Implemented Real-time Audio Transcription with Speaker Diarization

ethanzrd commented 1 year ago

Changelog:

Client Modifications:

Replaced the usage of react-mic with AudioContext for audio processing.
Eliminated the interim data variable and all its references, leading to a more efficient and cleaner codebase.
Implemented WebSocket functionality for continuous audio streaming to the server, significantly reducing latency and improving real-time transcription capabilities.
Removed the variable responsible for checking transcription status and its references, as the server now seamlessly receives audio chunks.
Refactored components to accommodate the new configuration, making the client-side implementation more maintainable.

Server Modifications:

Completely rebuilt the server as an event-driven asynchronous server, replacing the previous synchronous server implementation (app.py file removed). This change brings scalability and performance improvements.

========================

**Given task 1**.
Summarize the changelog in two sentences.
**Given task 2**.
List every change the changelog gives under "Client Modifications".

**Entries**.
========================

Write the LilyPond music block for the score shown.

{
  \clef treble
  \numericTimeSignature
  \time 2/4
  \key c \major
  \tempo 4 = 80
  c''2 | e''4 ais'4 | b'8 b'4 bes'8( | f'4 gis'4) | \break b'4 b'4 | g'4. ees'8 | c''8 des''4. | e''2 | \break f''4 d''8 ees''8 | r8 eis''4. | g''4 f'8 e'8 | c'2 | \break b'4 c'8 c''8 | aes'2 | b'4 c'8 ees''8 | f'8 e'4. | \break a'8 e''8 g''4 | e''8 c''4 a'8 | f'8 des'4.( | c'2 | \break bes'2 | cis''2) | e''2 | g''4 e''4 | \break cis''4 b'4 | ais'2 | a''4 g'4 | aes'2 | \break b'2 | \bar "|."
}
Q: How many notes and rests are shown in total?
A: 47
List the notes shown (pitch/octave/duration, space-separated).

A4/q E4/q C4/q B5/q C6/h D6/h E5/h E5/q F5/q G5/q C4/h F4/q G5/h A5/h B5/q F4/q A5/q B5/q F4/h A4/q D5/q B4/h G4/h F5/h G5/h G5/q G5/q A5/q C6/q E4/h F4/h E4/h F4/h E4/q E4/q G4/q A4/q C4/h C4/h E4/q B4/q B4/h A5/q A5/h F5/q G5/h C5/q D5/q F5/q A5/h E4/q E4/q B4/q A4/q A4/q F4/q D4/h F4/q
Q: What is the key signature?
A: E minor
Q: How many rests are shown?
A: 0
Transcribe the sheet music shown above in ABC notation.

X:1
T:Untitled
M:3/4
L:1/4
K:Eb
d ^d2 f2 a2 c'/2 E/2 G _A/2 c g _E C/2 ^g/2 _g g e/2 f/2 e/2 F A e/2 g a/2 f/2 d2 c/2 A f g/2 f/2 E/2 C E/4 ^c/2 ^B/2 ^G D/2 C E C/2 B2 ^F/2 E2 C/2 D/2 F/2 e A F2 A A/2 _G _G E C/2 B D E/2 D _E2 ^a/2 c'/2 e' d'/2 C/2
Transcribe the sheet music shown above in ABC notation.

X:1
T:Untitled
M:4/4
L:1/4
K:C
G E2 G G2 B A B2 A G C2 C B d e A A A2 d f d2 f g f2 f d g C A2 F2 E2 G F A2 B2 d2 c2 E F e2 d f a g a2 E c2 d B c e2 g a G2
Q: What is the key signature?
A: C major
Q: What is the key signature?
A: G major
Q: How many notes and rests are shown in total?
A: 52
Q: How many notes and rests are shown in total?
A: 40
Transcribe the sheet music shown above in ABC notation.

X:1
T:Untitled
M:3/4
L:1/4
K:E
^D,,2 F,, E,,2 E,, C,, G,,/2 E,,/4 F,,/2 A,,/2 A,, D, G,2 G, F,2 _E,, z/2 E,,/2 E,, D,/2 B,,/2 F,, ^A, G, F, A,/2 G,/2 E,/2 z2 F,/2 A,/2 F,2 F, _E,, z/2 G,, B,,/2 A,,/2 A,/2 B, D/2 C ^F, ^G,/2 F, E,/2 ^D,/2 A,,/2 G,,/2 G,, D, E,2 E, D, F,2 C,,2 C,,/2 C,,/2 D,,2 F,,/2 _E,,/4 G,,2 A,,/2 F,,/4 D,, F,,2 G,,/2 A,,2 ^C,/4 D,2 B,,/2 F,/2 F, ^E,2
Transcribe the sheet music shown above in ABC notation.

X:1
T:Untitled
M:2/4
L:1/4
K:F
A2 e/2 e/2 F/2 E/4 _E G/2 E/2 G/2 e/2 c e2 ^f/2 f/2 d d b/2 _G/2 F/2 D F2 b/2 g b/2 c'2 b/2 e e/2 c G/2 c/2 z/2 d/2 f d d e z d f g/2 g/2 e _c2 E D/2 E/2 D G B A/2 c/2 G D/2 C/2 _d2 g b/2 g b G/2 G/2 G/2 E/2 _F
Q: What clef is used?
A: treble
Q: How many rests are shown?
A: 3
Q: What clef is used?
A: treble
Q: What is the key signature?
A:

========================

**Exercise response 1**.
On the client, react-mic was replaced with AudioContext, the interim data variable and the transcription-status variable were removed, WebSocket streaming of audio to the server was added to reduce latency, and components were refactored. On the server, the previous synchronous implementation, including the app.py file, was replaced by an event-driven asynchronous server for scalability and performance improvements.

**Exercise response 2**.
- Replaced react-mic with AudioContext for audio processing.
- Eliminated the interim data variable and all its references.
- Implemented WebSocket functionality for continuous audio streaming to the server.
- Removed the variable that checked transcription status, along with its references.
- Refactored components to accommodate the new configuration.